It’s Not too Early to Begin Adopting New Non-Profit Financial Reporting Standards by Megan Cavasini, CPA

Posted on September 15, 2016

On August 18, 2016, the Financial Accounting Standards Board (FASB) issued its latest update relating to how not-for-profits (NFPs) communicate their financial stories. While the new standards will not go into effect until after December 15, 2017, nonprofit charities, foundations, associations, museums, universities and religious organizations should take the time now to become familiar with Phase 1 of the update and begin taking steps to adopt the initial changes before the release of Phase 2 standards in the near future.

Financial statements are critical to help not-for-profit organizations inform key stakeholders about their fiscal health. Donors, grantors, lenders and creditors rely on the information contained in these documents to understand how and where a NFP will spend its financial contributions, which ultimately support the NFP’s mission and fund the programs and services it provides to help those in need. However, the FASB identified concerns about the “complexity, insufficient transparency and limited usefulness” of the current model of NFP financial reporting that has been in place for more than two decades. After six-years of planning, the FASB issued proposed regulations to simplify the way in which NFPs quantify and qualify their financial performance, their liquidity and cash flows, and their classification of net assets. The latest update aims to achieve this goal.

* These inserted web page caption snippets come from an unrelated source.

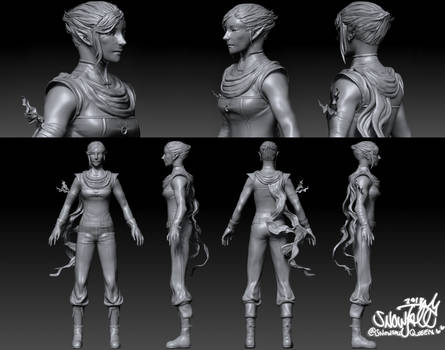 Feyaire The Free - 3d sculpt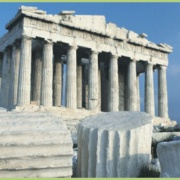 Le Parthénon en Grèce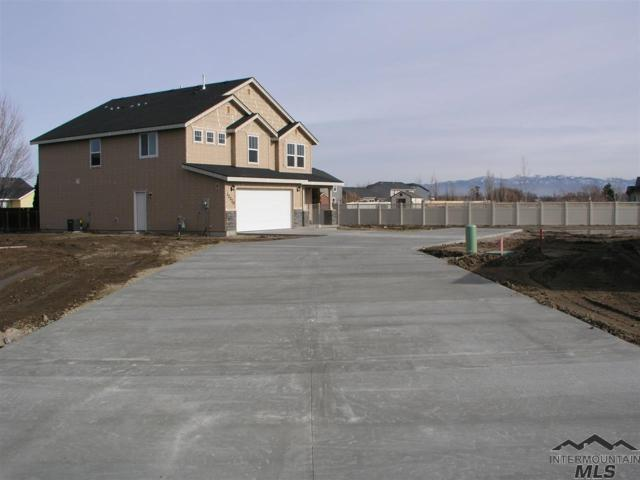 12220 W Hollowtree Ct, Star, ID 83669 (MLS #98708804) :: Juniper Realty Group
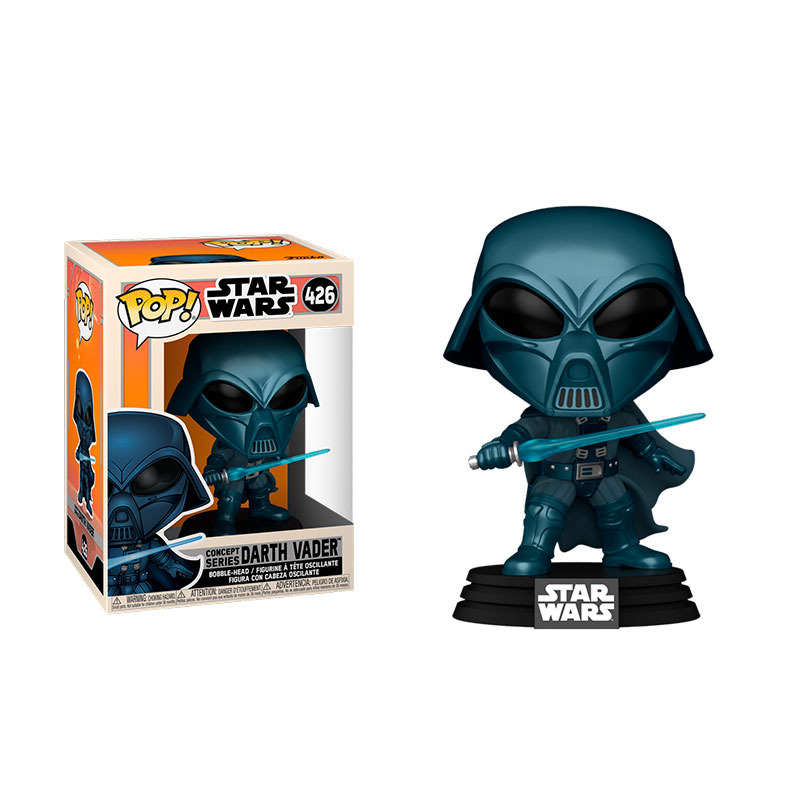 funko-pop-darth-vader-426-star-wars-concept-series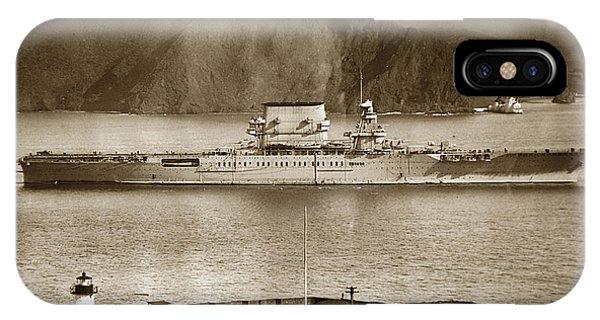 U. S. S. Lexington Cv-2 Fort Point Golden Gate San Francisco Bay California 1928 IPhone Case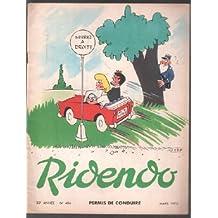 Revue ridendo n° 406 / permis de conduire
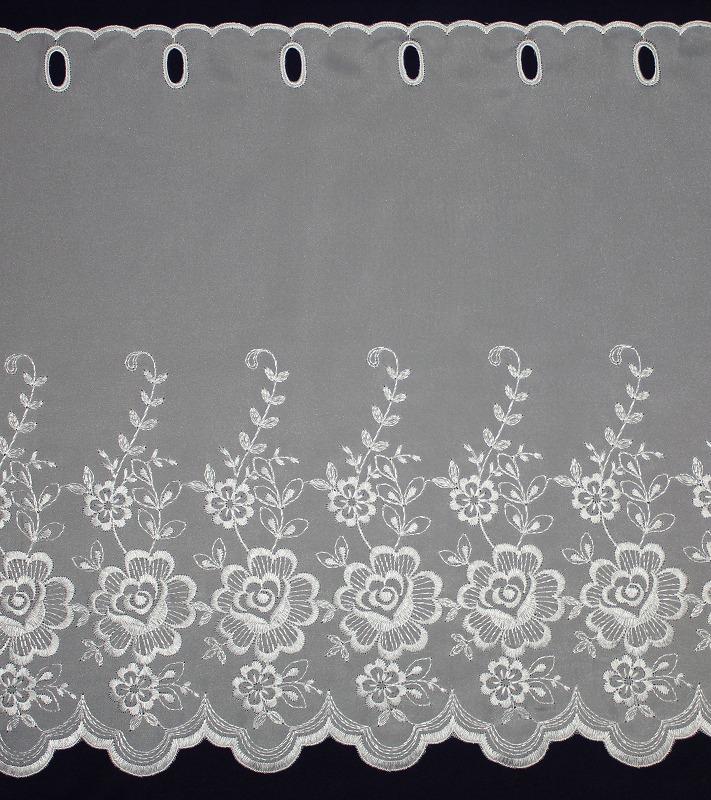 カフェカーテン ししゅう 丈50� FD-59654 (花柄) ホワイト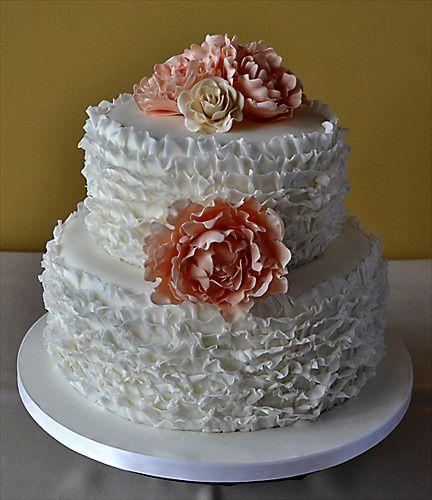 Tmx 1473084617011 1 Norway, ME wedding cake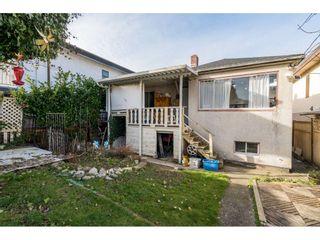 Photo 26: 2768 PARKER Street in Vancouver: Renfrew VE House for sale (Vancouver East)  : MLS®# R2550810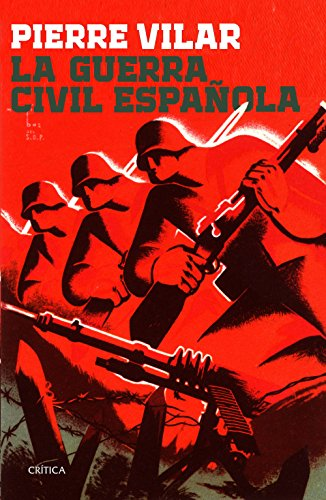 9788416771721: La guerra civil española (Contrastes)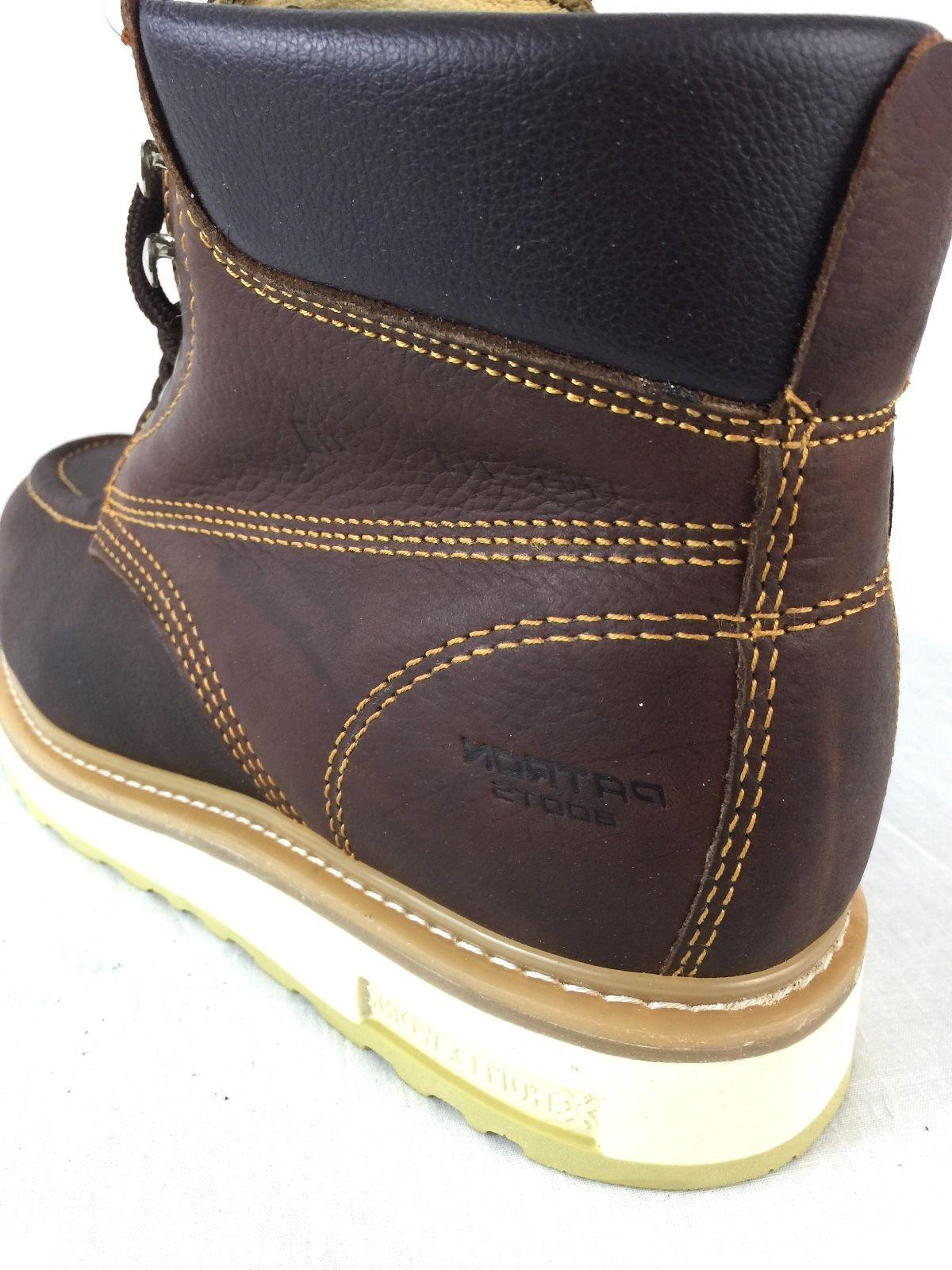 MEN'S BOOTS TOE LEATHER UP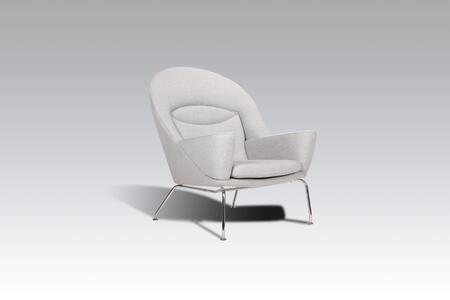 Livmor FB4719LGREY Chair with Track Arms  Stainless Steel Legs and Fabric Upholstery in Light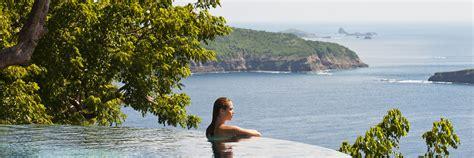 mustique island islands for rent mustique island st vincent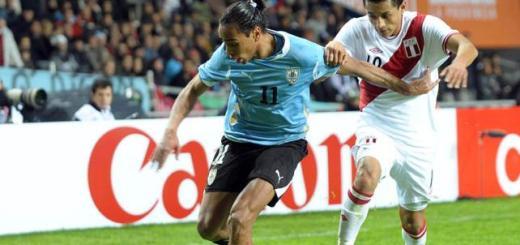 Uruguay - Perú6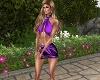 Lavender Tropical Shorts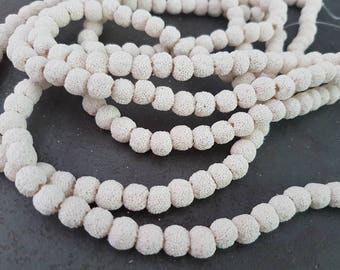 51 white lava 8 mm beads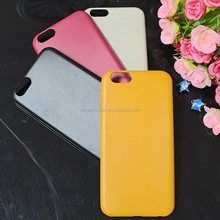 2015 Factory Wholesale Super Thin Leather Case for iPhone 6, Hot Sale!!!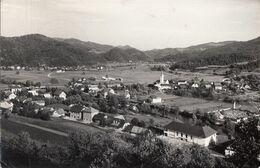 SLOVENIA - Gorenja Vas V Poljanski Dolini 1960's - Slovenia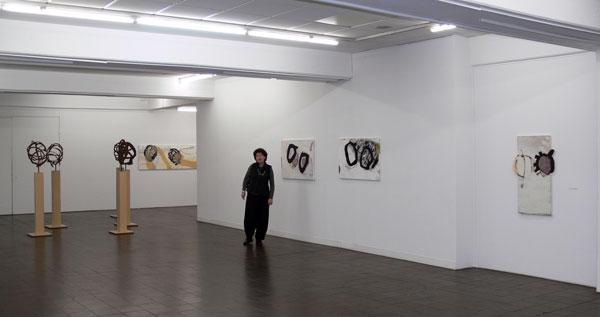 Ausstellung in Köln 2007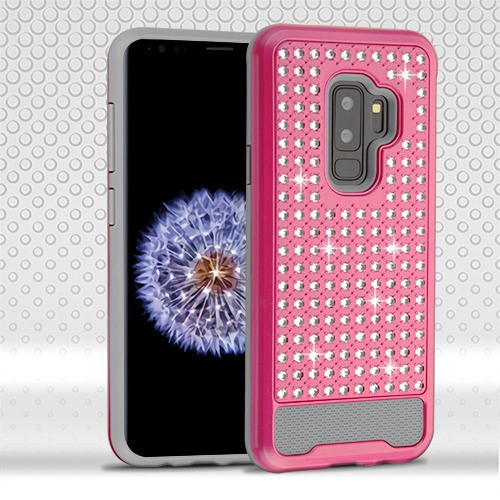 Asmyna Diamante FullStar Protector Cover for Samsung Galaxy S9 Plus - Hot Pink / Iron Gray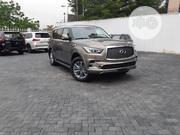 Infiniti QX 2019 Brown | Cars for sale in Lagos State, Victoria Island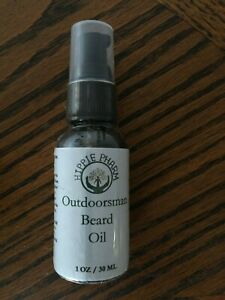 Beard Oil All Natural Outdoorsman 1oz by Hippie Pharm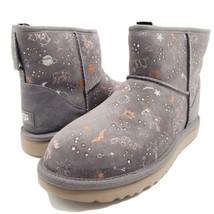 UGG Classic MINI Boots SZ 9US NWT  1112516 Color Nightfall - $173.19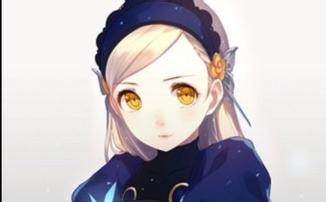 Появился сайт Persona 5 S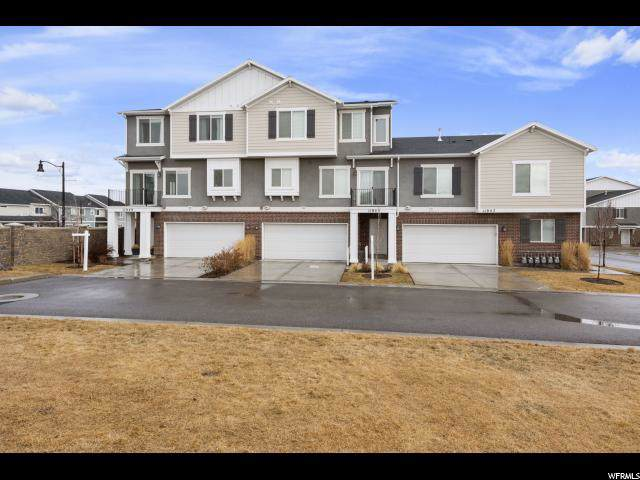 11949 S Virginia Peak Pl, Herriman, UT 84096 (#1651974) :: Red Sign Team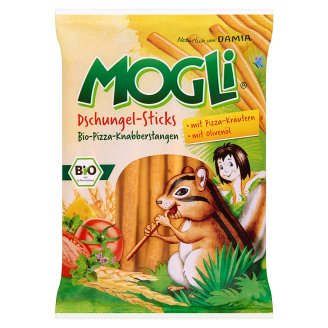 MOGLI Bio Dzsungel-Sticks dzsungel rudacskák 75 g
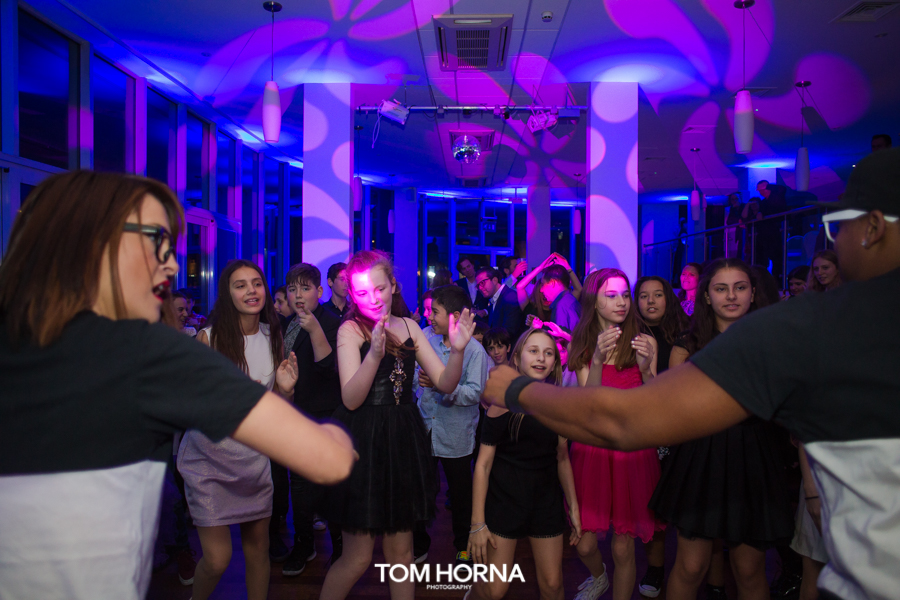 LUCY'S BAT MITZVAH (515 of 872)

Two-Class System for Reporting Net Assets

Under Phase 1 of the new accounting standards for nonprofits, the existing three-class system of classifying net asset as unrestricted, temporarily unrestricted and permanently restricted, will be replaced with a simpler two-class structure. Going forward, NFPs will differentiate net assets solely between those net assets with donor restriction and net assets without donor restrictions. With this change, NFPs will still be required to disclose, on the face of financial statements, the nature and amounts of donor-imposed restrictions. However, this information will be supported with enhanced footnote disclosures detailing the limitations that governing boards and donors place on net assets and how the NFPs will ultimately allocate those assets in the future.

Another change intended to improve how stakeholders read and understand NFPs’ financial statements is the required disclosure of underwater endowment funds. When the fair market value of a donor-restricted endowment is less than the original gift amount or the amount the NFP is required to maintain by the donor or by law, NFPs will be required to also report the amount of the deficiency and their governing boards’ policies or decisions to reduce or spend from these funds.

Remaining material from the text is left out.